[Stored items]
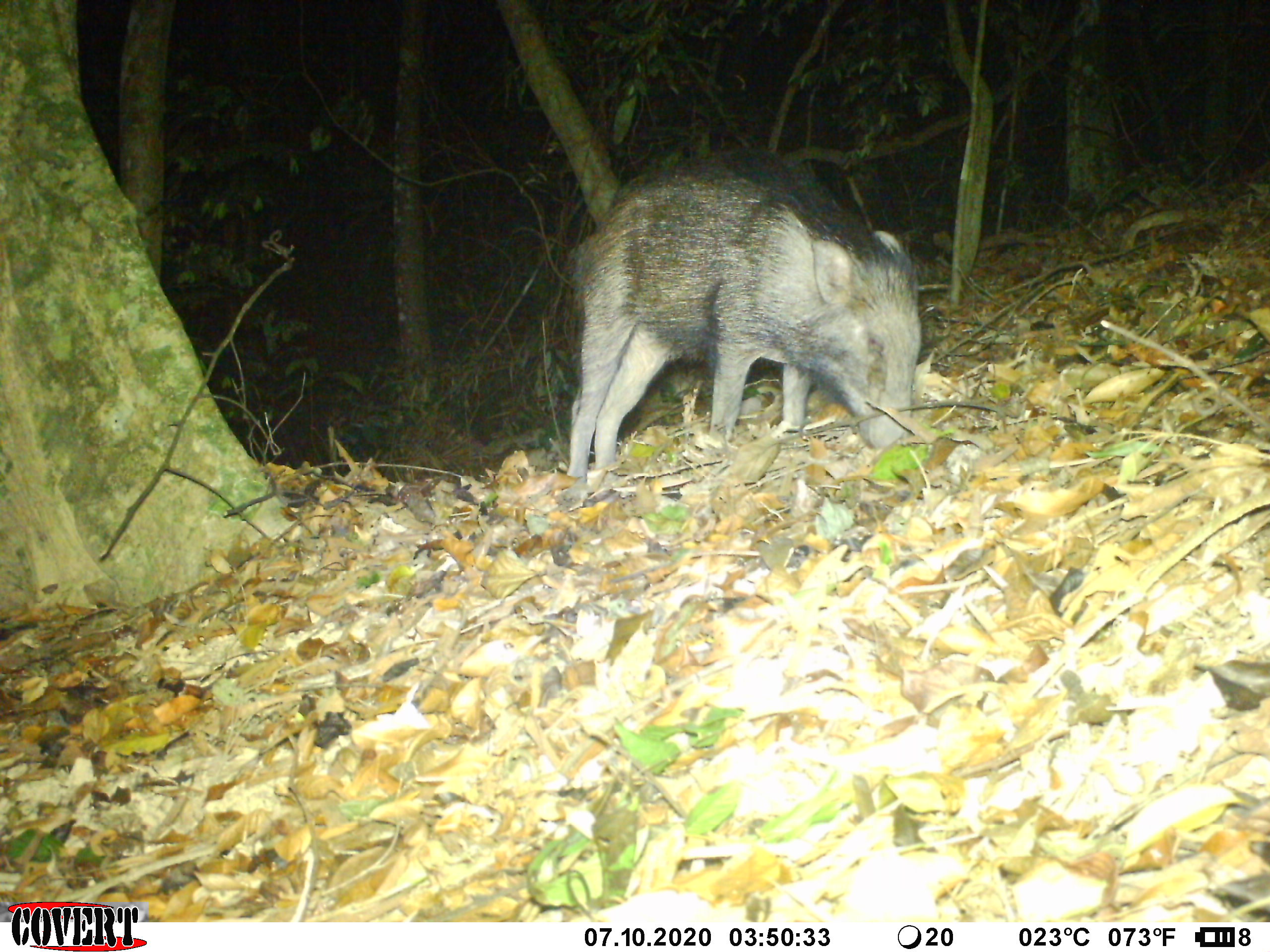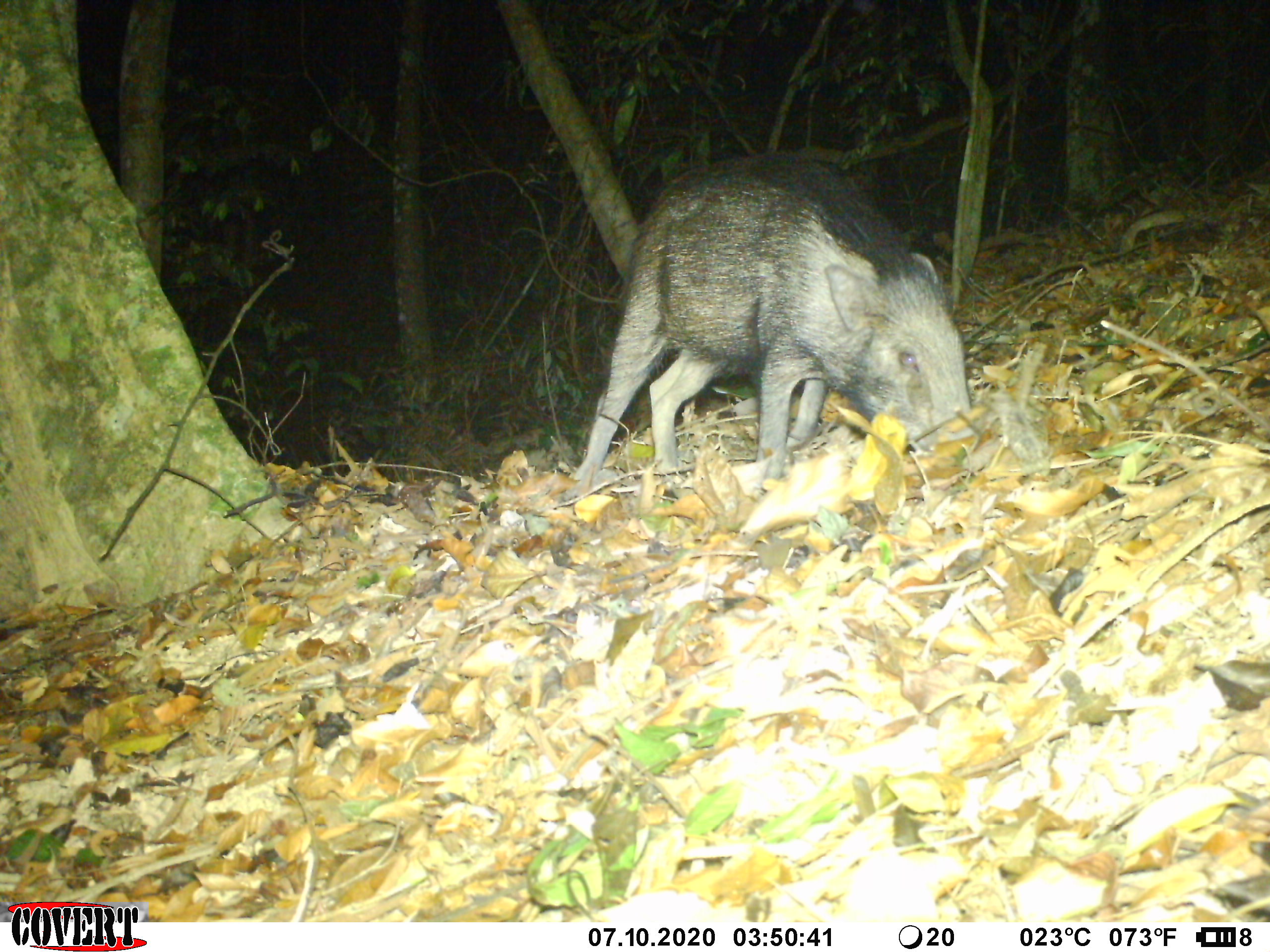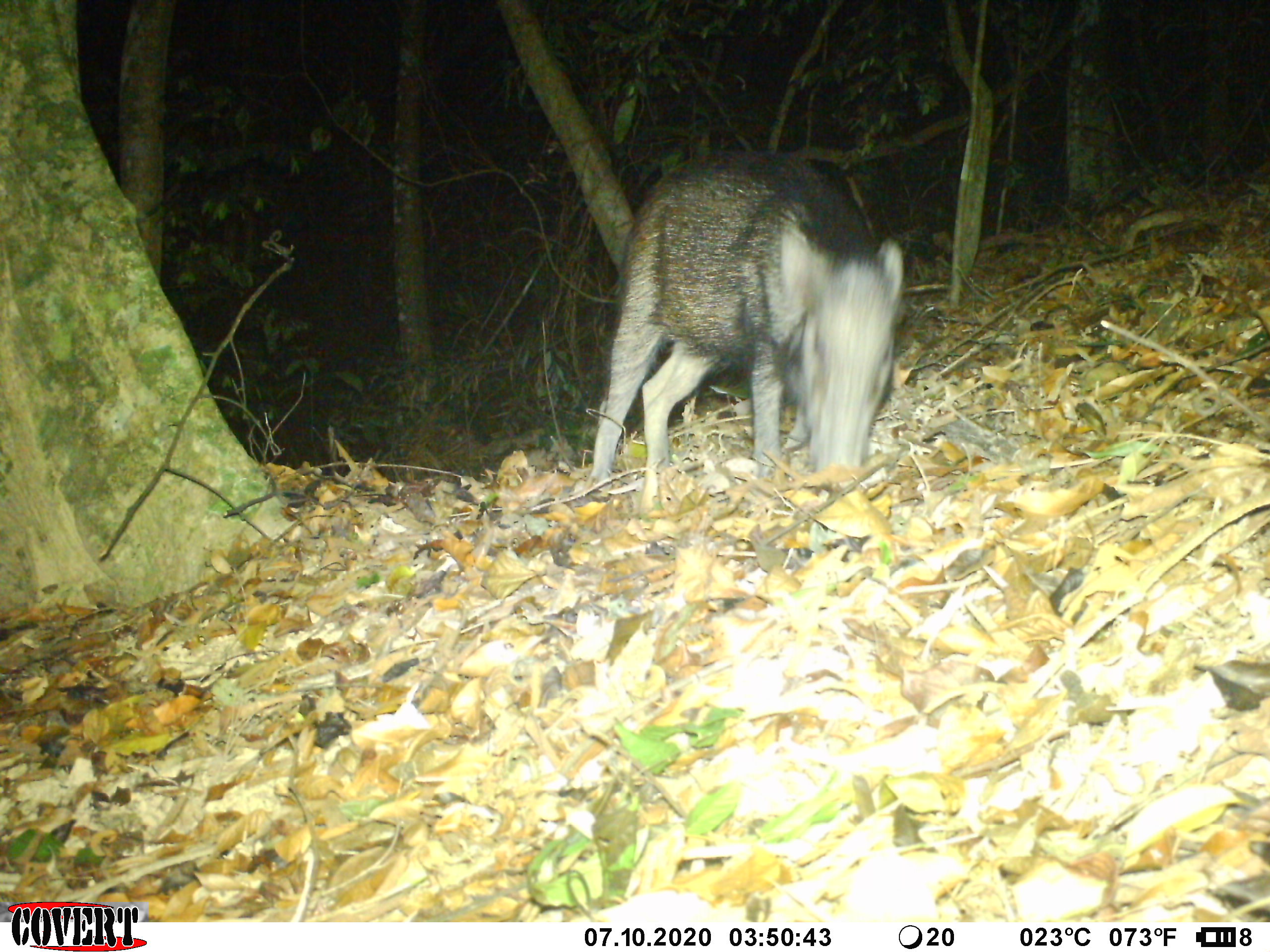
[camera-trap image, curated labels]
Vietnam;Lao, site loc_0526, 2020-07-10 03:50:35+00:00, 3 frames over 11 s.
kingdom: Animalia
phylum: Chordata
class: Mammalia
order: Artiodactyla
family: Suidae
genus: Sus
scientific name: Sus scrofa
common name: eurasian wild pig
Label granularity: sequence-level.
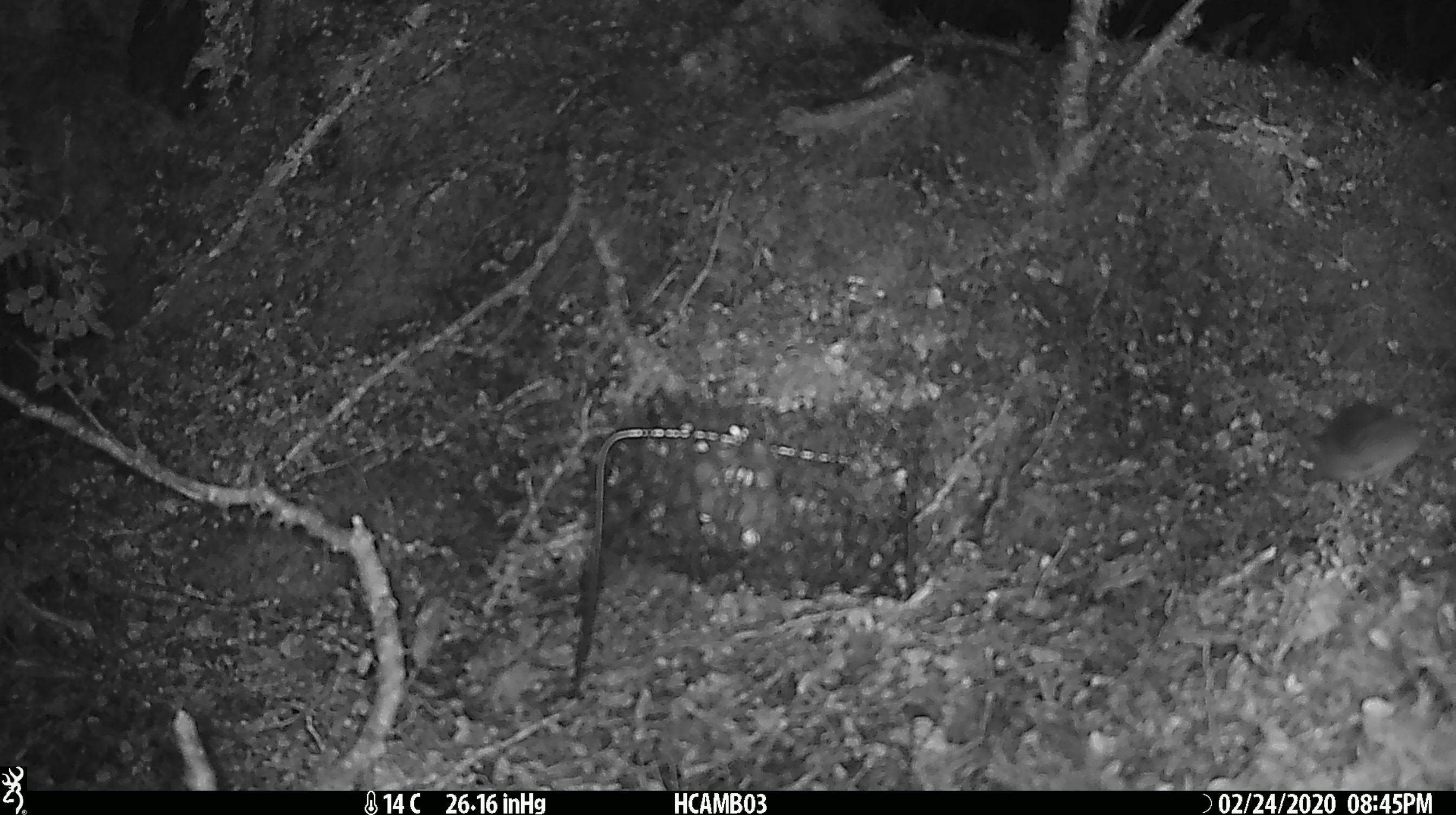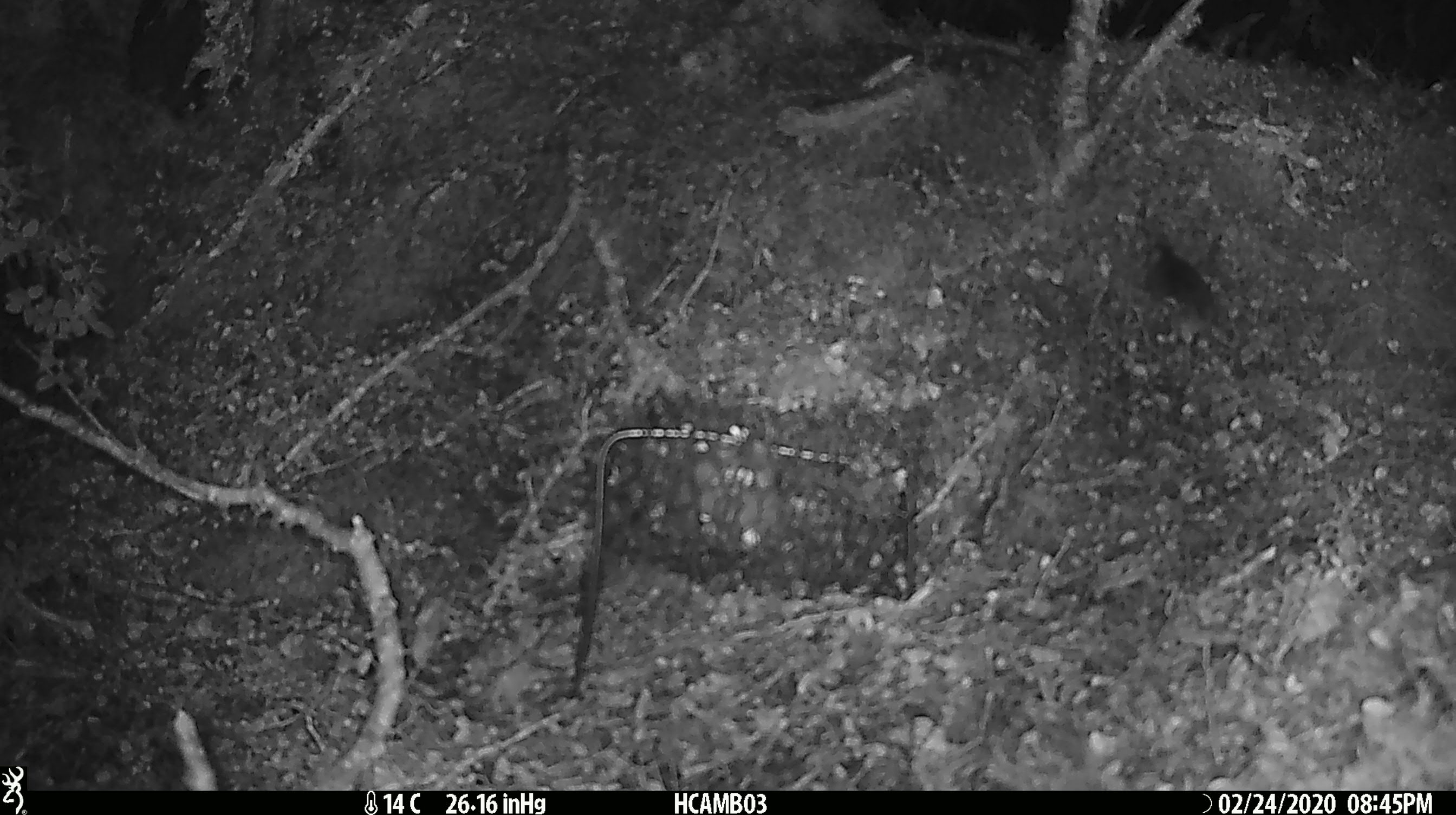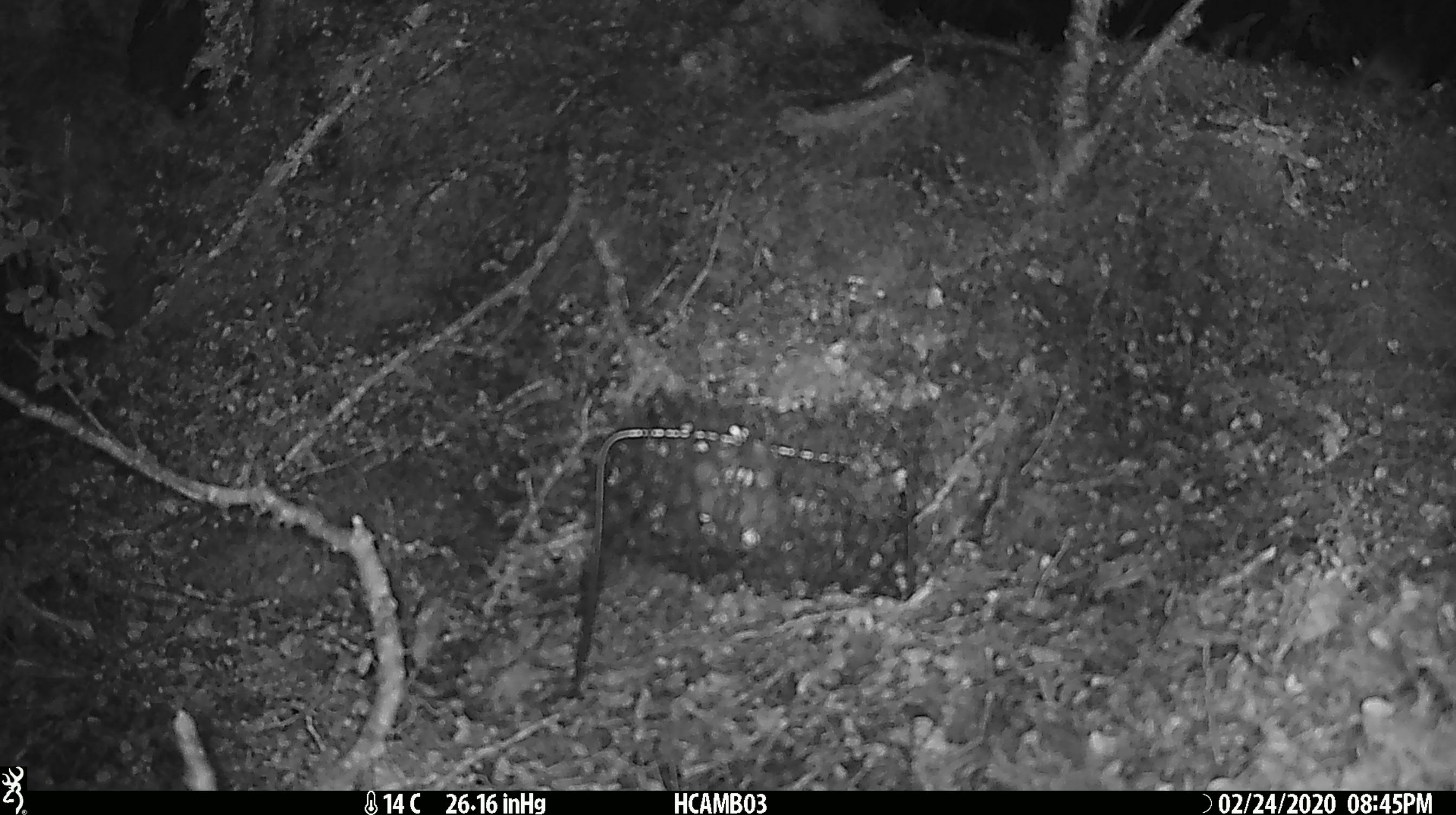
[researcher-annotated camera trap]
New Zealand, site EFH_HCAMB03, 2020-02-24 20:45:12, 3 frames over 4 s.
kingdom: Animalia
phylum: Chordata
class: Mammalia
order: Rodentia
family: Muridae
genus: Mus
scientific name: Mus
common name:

• Directions for this task
Type out each line of the records above exactly, skipping any pictures.

• Exercise response
[camera-trap image, curated labels]
Vietnam;Lao, site loc_0526, 2020-07-10 03:50:35+00:00, 3 frames over 11 s.
kingdom: Animalia
phylum: Chordata
class: Mammalia
order: Artiodactyla
family: Suidae
genus: Sus
scientific name: Sus scrofa
common name: eurasian wild pig
Label granularity: sequence-level.
[researcher-annotated camera trap]
New Zealand, site EFH_HCAMB03, 2020-02-24 20:45:12, 3 frames over 4 s.
kingdom: Animalia
phylum: Chordata
class: Mammalia
order: Rodentia
family: Muridae
genus: Mus
scientific name: Mus
common name:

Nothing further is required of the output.